Tony Hawk's Pro Skater HD

(Artikel)
Haris Odobaši?, 20. Juli 2012

Tony Hawk's Pro Skater HD

Auf den Brettern, die die Welt bedeuten

Es ist wirklich schon fünf Jahre her, dass ich das letzte Mal ein Tony Hawk spielte, und 13 Jahre, dass diese Serie zum ersten Mal die Bühne betrat und damit Tausende von Heranwachsenden quasi über Nacht ihren nächsten Geburtstagswunsch diktierte: ein Skateboard, damit man sich bei den Versuchen, Tony Hawk und Co. nachzuahmen, richtig schön auf die Fresse legen konnte. Als ich Tony Hawk's Pro Skater HD startete, kam es mir zumindest vor, wie als wenn es gestern gewesen wäre. Nein, nicht weil ich den Boden immer noch genauso gut mit meinem Gesicht poliere! Aber es war als ob ich niemals aufgehört hätte, Tony Hawk zu spielen -- meine Finger bewegten sich automatisch, einem Sprung über eine Rampe inklusive Kickflip folgte ein Manual und ein Grind über eine Kante, der Highscore schoss nur so in die Höhe. Schon nach den ersten zwei Minuten stand fest: das hier ist wirklich Tony Hawk, mit allem, was die alten Teile gut beziehungsweise schlecht gemacht hat.

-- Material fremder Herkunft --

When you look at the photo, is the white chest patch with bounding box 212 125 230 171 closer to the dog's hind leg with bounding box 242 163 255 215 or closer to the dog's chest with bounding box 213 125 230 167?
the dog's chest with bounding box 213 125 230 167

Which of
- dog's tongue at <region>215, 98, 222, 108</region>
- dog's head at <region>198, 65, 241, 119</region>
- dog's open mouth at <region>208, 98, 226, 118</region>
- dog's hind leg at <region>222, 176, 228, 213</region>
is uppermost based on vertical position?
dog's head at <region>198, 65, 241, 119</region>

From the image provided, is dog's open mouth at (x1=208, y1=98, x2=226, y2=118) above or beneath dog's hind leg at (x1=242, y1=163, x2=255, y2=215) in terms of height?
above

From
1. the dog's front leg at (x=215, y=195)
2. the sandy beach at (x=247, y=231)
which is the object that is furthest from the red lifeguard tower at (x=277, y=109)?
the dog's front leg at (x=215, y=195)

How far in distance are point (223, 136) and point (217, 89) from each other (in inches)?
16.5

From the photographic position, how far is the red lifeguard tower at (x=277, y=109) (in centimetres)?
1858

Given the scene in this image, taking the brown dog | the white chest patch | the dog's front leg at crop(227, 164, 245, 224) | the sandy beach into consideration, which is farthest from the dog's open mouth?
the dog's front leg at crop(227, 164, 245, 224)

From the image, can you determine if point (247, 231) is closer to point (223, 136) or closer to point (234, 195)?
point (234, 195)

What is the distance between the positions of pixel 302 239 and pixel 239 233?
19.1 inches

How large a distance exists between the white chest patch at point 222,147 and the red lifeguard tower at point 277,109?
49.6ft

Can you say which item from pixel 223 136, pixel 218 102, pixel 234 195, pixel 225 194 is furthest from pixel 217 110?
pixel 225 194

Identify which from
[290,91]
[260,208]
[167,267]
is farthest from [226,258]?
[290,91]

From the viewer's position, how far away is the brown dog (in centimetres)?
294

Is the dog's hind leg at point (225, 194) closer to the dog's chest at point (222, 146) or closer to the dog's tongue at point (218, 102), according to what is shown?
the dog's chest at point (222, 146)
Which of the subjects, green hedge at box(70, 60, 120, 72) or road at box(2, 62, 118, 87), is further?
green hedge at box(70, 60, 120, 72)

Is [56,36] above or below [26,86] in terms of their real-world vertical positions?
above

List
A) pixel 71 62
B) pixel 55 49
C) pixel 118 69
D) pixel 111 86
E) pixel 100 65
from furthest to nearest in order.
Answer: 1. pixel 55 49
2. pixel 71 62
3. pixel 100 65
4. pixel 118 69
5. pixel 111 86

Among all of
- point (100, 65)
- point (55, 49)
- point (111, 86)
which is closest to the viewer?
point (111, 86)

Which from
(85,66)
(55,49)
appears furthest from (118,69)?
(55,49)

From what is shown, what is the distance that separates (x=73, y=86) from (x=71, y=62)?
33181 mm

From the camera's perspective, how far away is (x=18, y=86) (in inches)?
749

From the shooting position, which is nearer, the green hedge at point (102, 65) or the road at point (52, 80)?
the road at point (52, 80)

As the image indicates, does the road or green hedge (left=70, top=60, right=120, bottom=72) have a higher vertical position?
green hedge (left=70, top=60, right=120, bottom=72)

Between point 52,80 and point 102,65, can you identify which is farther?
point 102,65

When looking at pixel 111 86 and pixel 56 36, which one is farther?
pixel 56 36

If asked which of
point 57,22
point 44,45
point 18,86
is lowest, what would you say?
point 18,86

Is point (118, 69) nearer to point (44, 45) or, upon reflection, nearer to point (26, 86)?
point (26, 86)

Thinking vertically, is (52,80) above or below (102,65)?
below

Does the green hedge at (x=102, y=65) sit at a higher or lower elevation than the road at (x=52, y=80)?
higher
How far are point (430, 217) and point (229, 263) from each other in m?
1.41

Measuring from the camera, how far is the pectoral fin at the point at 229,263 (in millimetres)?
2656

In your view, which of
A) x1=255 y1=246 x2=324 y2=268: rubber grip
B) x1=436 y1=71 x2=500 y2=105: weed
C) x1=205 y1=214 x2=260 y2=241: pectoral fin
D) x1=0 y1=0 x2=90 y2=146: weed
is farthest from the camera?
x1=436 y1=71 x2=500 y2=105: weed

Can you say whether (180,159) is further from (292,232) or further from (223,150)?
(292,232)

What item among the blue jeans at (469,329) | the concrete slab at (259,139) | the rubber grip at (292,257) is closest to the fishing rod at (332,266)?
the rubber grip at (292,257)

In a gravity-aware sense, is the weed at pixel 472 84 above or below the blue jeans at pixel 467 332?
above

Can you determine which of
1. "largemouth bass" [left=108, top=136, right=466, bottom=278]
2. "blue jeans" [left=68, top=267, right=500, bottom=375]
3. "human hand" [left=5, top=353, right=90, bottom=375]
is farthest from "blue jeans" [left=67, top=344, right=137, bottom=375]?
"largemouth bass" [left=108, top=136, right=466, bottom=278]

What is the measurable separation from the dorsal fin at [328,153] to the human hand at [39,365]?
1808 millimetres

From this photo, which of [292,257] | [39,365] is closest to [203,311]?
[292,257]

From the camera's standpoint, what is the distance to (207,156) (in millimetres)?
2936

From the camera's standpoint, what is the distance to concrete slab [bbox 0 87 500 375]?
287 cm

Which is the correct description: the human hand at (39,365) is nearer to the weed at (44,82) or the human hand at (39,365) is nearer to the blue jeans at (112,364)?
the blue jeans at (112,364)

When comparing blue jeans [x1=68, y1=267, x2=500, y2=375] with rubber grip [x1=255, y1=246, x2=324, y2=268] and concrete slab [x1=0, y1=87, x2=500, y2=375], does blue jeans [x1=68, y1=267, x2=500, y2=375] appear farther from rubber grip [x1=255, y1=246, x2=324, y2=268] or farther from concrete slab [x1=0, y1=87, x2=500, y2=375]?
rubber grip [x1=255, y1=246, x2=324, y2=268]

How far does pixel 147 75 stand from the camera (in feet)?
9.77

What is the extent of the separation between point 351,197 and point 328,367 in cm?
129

Denn das Gameplay wurde nicht angerührt, sämtliche Neuerungen nach dem zweiten Teil fehlen. Ihr werdet also weder vom Skateboard steigen können noch in großen, open-world-mäßigen Arealen auf Missionsjagd gehen. Was ihr aber könnt, ist in kurzen, zwei-minütigen Runden über eines von sieben klassischen Tony Hawk Leveln zu skaten, um die typischen Aufgaben zu erfüllen: die Buchstaben SKATE einsammeln, Highscores knacken, bestimmte Tricks an bestimmten Orten ausführen und natürlich die versteckten Kassetten DVDs suchen.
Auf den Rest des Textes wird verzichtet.